Extract provided:
★ ★ ★

What's the fastest way to store 300 million unique values in a HashSet?

Hey guys,

I have 300+ million unique strings (totaling 8+ GB) and I am storing those in a HashSet for a fast contains check. and it's working fine.

But the inserts are a little slow. When I run the program, it reads all those strings from a file and starts inserting them in the HashSet. But it takes some time to do all the inserts.
My end goal is to have the fastest way to check whether a string exists in the HashSet or not. I have millions of contains checks every hour.

I was wondering if there's a way to speed up the HashSet insertion? or maybe another data type I could use for the use case.

Currently, it takes around 15-20 minutes to read the file and insert all those 300 million strings in the HashSet.

Please note: I am a professional rust programmer yet, quite new and still learning haha :slight_smile:

I would appreciate it if anybody could help me.
Thanks.

This sounds like trying to move house using a Peel P50, and asking how to make it go faster. The problem isn't the P50 is slow, it's that you're using a P50 when you should be using a truck. :stuck_out_tongue:

How are these strings stored, and can you change that? My first instinct for "quick, easy, and likely to work" would be to transfer all those strings into a SQLite database, then use that to perform queries directly. That avoids having to load the entire thing into memory, and SQLite has been rigorously optimised for... (checks) holy cow, it's over 25 years old now!

If you really need to avoid the disk access at runtime, you could try loading the whole database into memory first (which should be however fast file IO is, which you can't really do anything about), then "open" it in place.

If you can't change the input format, try using HashSet::with_capacity to try and avoid re-allocating as you grow the set. I had a program that needed to ingest gigabytes of XML, and it turned out the overwhelming majority of the load time was down to a single Vec repeatedly re-allocating to grow as the data was read in.

★ ★ ★

Available data:
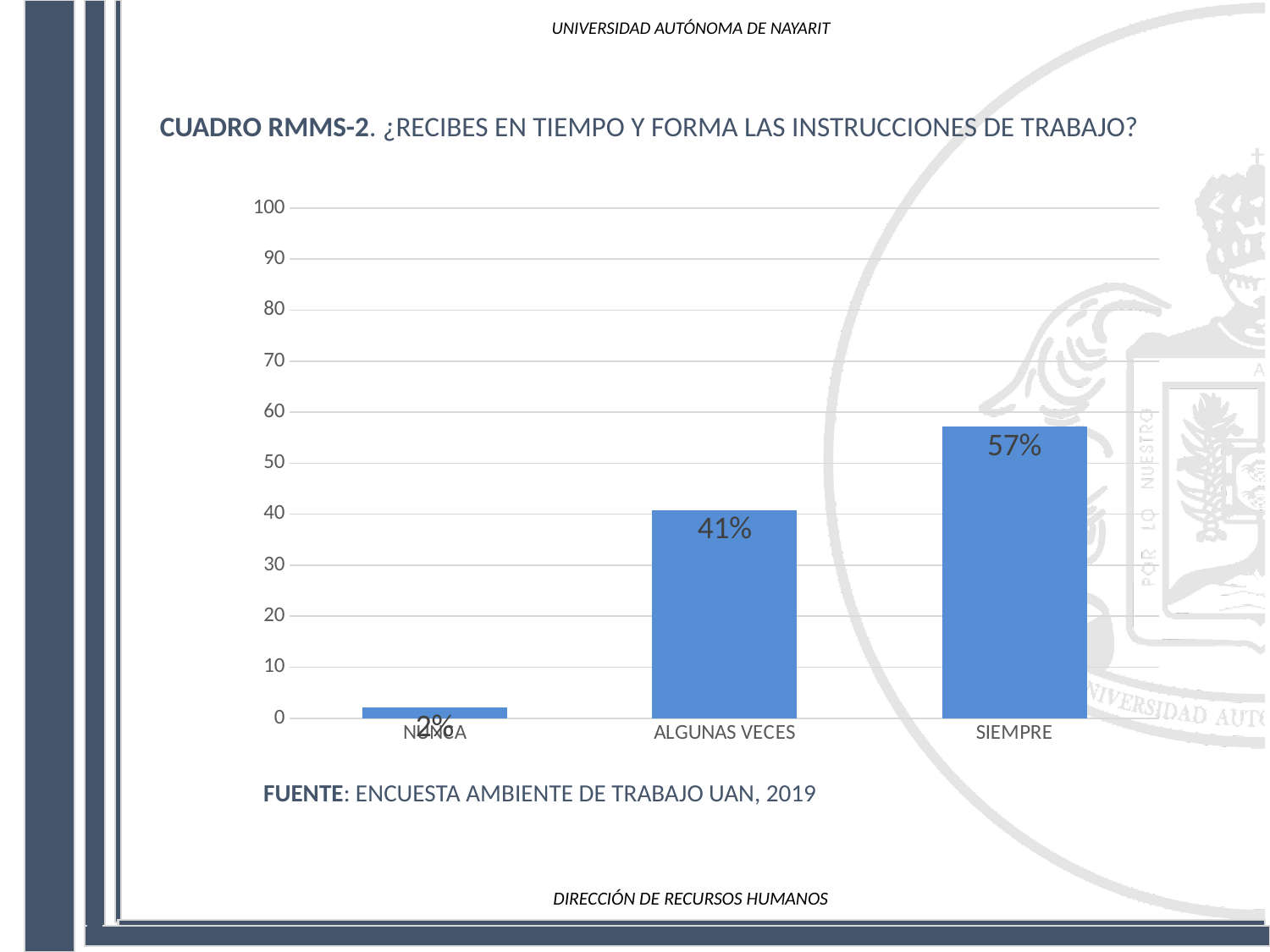
Do the values rise or fall from left to right along the x axis? rise Which category has the lowest value? NUNCA What kind of chart is shown on the slide? bar chart How many categories are shown on the x axis? 3 Is the value for SIEMPRE greater or less than 50? greater What source is cited below the chart? ENCUESTA AMBIENTE DE TRABAJO UAN, 2019 Which is larger, the value for ALGUNAS VECES or the value for NUNCA? ALGUNAS VECES What is the value for ALGUNAS VECES? 41% What is the value for SIEMPRE? 57% What is the difference between the values for SIEMPRE and ALGUNAS VECES? 16% Which category has the highest value? SIEMPRE What is the value for NUNCA? 2%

★ ★ ★

Task item A:
Using the forum thread above about storing 300 million strings in a HashSet, mark each statement yes or no depending on whether it agrees with the thread, and quote the exact words that decide it.
(i) Reading the file and inserting all the strings currently takes around 15 to 20 minutes.
(ii) The reply recommends moving the strings into a PostgreSQL database.
(iii) In the replier's XML program, most of the load time came from a HashMap re-allocating as it grew.
Task item B:
In the HashSet thread above, which function does the reply suggest for avoiding re-allocation as the set grows?
Task item C:
Continue the forum thread above about speeding up HashSet inserts for 300 million strings, starting after its last sentence.

Written answer A:
(i) Yes: "Currently, it takes around 15-20 minutes to read the file and insert all those 300 million strings in the HashSet."
(ii) No: "transfer all those strings into a SQLite database"
(iii) No: "a single Vec repeatedly re-allocating to grow as the data was read in"

Written answer B:
HashSet::with_capacity

Written answer C:
As for different data structures, that depends significantly on exactly what the data is, what form is it in, how is it distributed, how you're using it etc. Like I said, I'd try SQLite first.

5 Likes

If you stick with HashSet, another possibility to try is to use something like hashbrown's RawTable and to parallelize the hashing of your 8GB of data, sending each value + hash to some builder thread which will do the actual (serial) insertion.

Another possibility is using some stable hasher and storing the hashes (and again using something like RawTable in the building stage).

5 Likes

Thanks, I will give SQLite a try.
The main reason why I want to use memory is to have fast checks. I can have up to a million string checks in each API call.

Currently, it can perform 1 million checks in less than 5 minutes (single-threaded), which is great. I doubt a database would be able to give a similar performance.
But I will run a test with SQLite + using memory and see where it goes.

Again thanks :smiley:

that Peel P50 line tho :joy: :ok_hand:

Another thought I just had if it really is just about existence checks: if many of the checks end up failing, you might want to look at using a bloom filter to probabilistically discard those tests early before moving on to a full check.

Oh, and another potential avenue: depending on how you're currently storing the strings, and if you want to keep using HashSet, you might (very big emphasis on might) get faster load performance if you use something like serde with a compact binary serialiser like bincode.

5 Likes

Interesting.
I haven't looked at RawTable yet.

Let me check it.

Thanks!

Nice. Bloom filter could do the trick for checks.

I will look into serde. :love_you_gesture:

Thanks a lot, man. :raised_hands:

Sounds like you are running in debug mode. 8 GB for 300 million items means around 25-30 bytes per item.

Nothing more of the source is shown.